The analysts who were on the past two quarterly earnings calls with Vera Bradley leaders have expressed doubts about the company’s stock as an investment.

Zacks Equity Research this month made the case for selling Vera Bradley stock. In fact, the independent Chicago research firm labeled shares “a strong sell.”

“Similar to wise buying decisions, exiting certain underperformers at the right time helps maximize portfolio returns,” the firm said in a report, which acknowledges that “selling off losers can be difficult.”

Zacks suggested that investors might be better off buying shares of American Apparel Inc., Foot Locker Inc. or The Men’s Wearhouse Inc., which are all in the retail-wholesale sector with Vera Bradley Inc.

The Motley Fool this month singled out Michael Kors, a rival handbag manufacturer, as a better investment.

The investment services firm in Alexandria, Virginia, said that between 2009 and 2013, Vera Bradley’s revenue increased by 86 percent to $536 million, and same-store sales increased by 86 percent.

Same-store sales rates are a significant indicator of a company’s performance because they don’t include sales growth generated by opening new stores.

Michael Kors revenue during the same years increased by 552 percent to $3.3 billion, the Motley Fool report said. Same-store sales increased by 335 percent.

Vera Bradley revised its guidance downward during the first fiscal quarter but still missed its own sales projections. Revenue was $113.5 million, a figure executives described as modestly below the range of $116 million to $120 million.
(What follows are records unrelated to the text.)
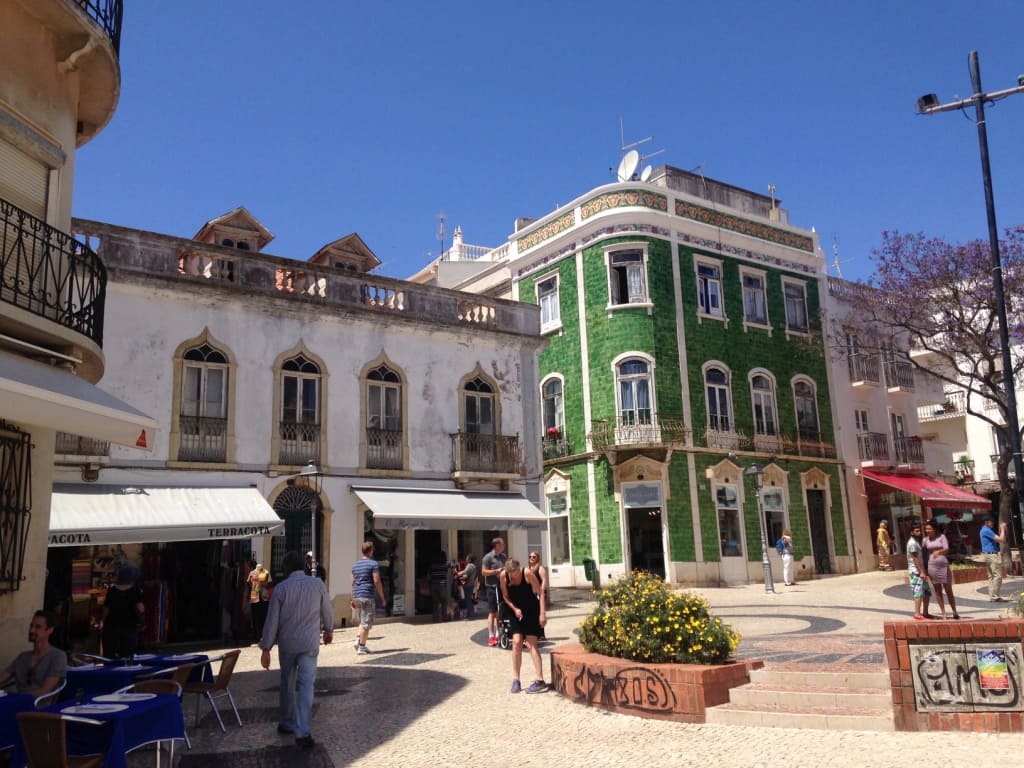 Urlaub Lagos Algarve Altstadt - Urlaub Lagos Algarve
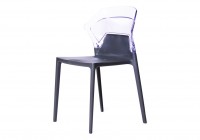 Chair Clara Side - Gray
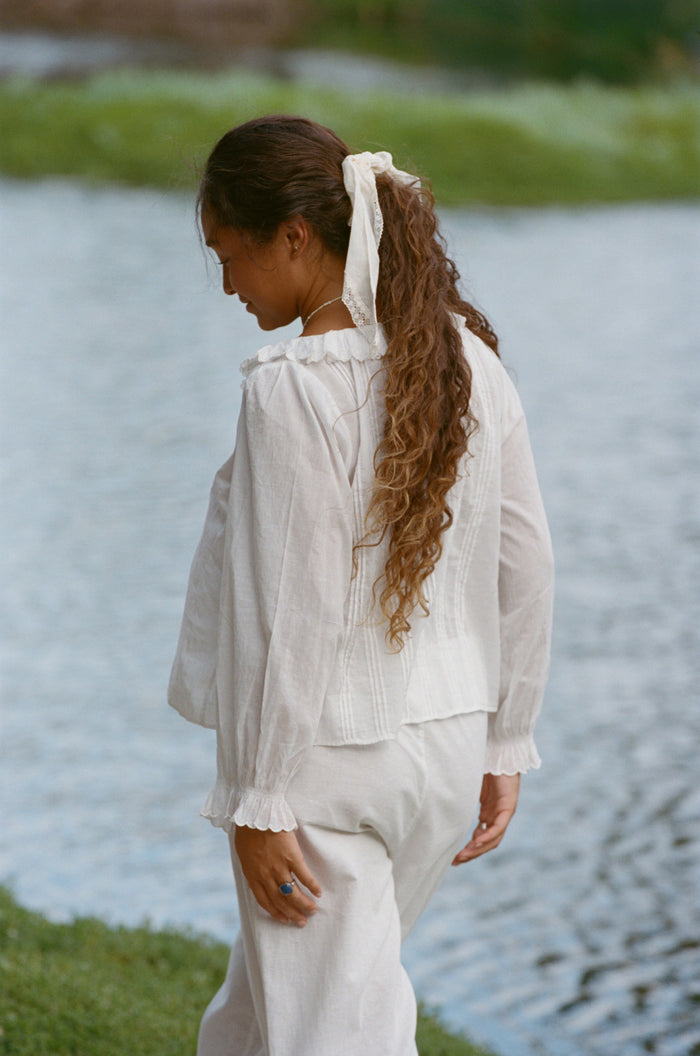 MIHANA TOP - Pua Kea / XS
The Motley Fool wasn’t amused.

“The fact that the company was unable to come even close to predicting its revenue suggests that its situation might be far from pretty,” it said.

The Motley Fool suggested that investors may insulate themselves from falling stock prices by buying stocks that pay big dividends. Vera Bradley hasn’t paid any dividends since going public in October 2010.

Sterne Agee equity analysts Ike Boruchow and Tom Nikic this month warned investors that Vera Bradley’s strategic turnaround effort will require “a lot of heavy lifting ahead that could take significant time and effort.”

The New York analysts recommended that investors hold off buying Vera Bradley stock.

It’s unlikely that Vera Bradley shares will flood the market soon, however. The founders and their families own almost 44 percent of the company and are likely to hold on to their shares.

Robert Wallstrom, who had been CEO for only about six months when he spoke to analysts in early June, is encouraging folks to keep believing in the Vera Bradley magic.

“There is much to be done,” he said, “but we have made a lot of progress in a few short months.”